COLUMBUS, Ohio — Ohio ranks fifth in the country when it comes to the number of licensed motorcyclists with 400,000 riders, according to the state.
Heading into the summer, more motorcyclists will be on the road. According to Motorcycle Ohio, more of those riders aren't trained in large part because of the pandemic.
"There's a lot more motorcyclists, a lot more sales and a lot less people riding trained," said Heather Wilson and motorcycle safety instructor with Motorcycle Ohio.
In Ohio, helmets are optional and there's no mandatory training for motorcyclists.
In 2021, 212 motorcyclists lost their lives, which is a 55% increase compared to 2020. Of those, 166 were not wearing helmets, according to the state. For comparison, 136 motorcyclists died in 2020 and 121 the year before.
More than 21% of riders who died in 2021 were wearing a helmet. In 2021, 21.7% of riders died wearing a helmet. That compares to 2020 when 29% died while wearing a helmet and in 2019 21% died while wearing a helmet, according to Motorcycle Ohio.

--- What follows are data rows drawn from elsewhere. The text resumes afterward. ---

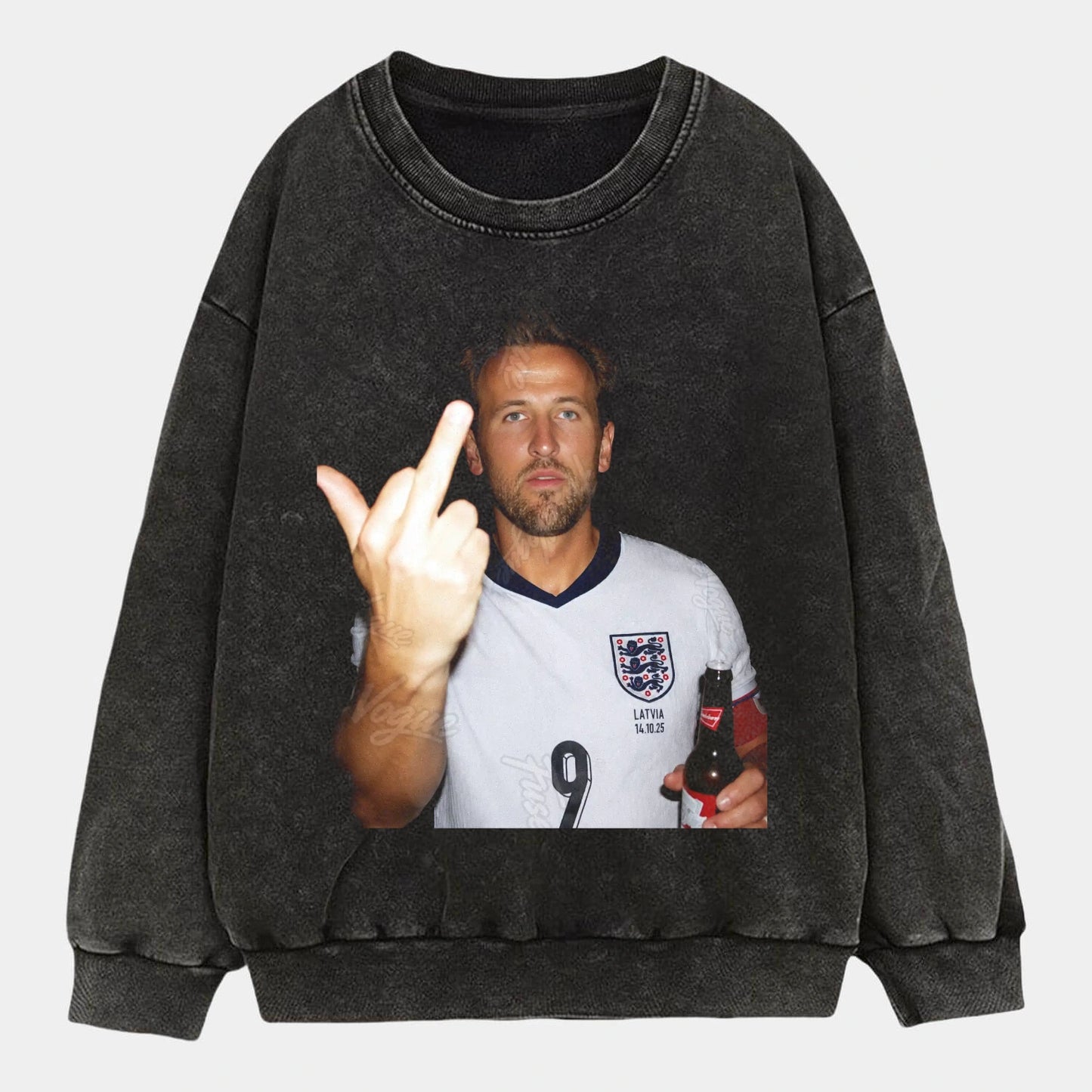 England Football Team Tee 6 - FUSEVOGUE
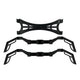 ULTIMAXX Phantom 4 Pro/Pro+ Land Gear Stabilizer and Gimbal Guard (Black) NEW Ultimaxx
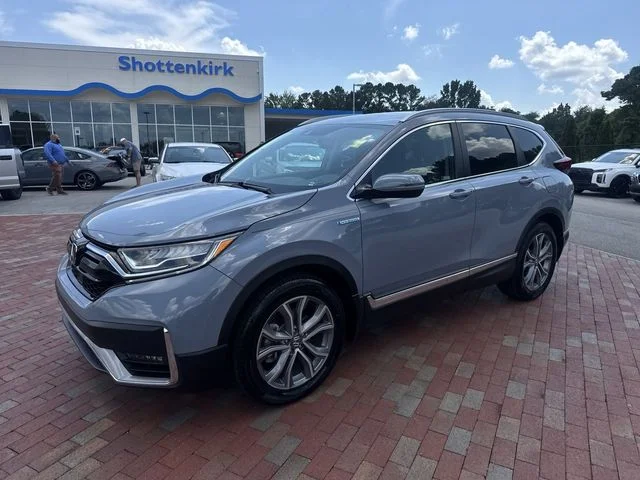 2021 Honda CR-V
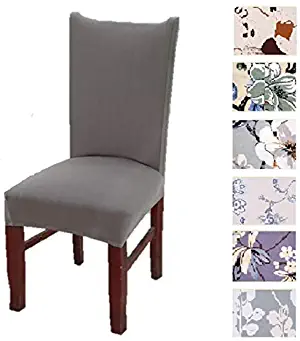 Best Gray Dining Room Chair Covers 19 By 18 By 39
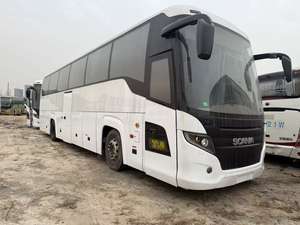 Autobús <span class=keywords><strong>de</strong></span> Turismo <span class=keywords><strong>de</strong></span> Lujo Diésel Manual con Tracción Ligera, para Viajes Turísticos, con Más <span class=keywords><strong>de</strong></span> 50 Asientos, Confortable, Emisión Euro 3, Marca Scania - Product Image 2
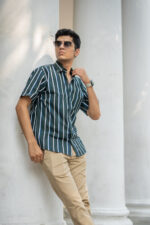 Green Stripes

Experts say helmets and proper training can save lives.
"We teach counterweighing which is basically letting the motorcycle lean in as your upper body is leaning out and that really helps to balance the motorcycle," Wilson said.
Additionally, Wilson said wearing the proper gear is also important to reducing injury. She recommends wearing pants and jackets with armor along with riding boots to prevent injury.
On Tuesday, Motorcycle Ohio will also present the Saved by the Helmet award to three recipients.
The award is given throughout the year to those who survive serious crashes while wearing a helmet. The event begins at 10 a.m. at The Ohio Department of Public Safety.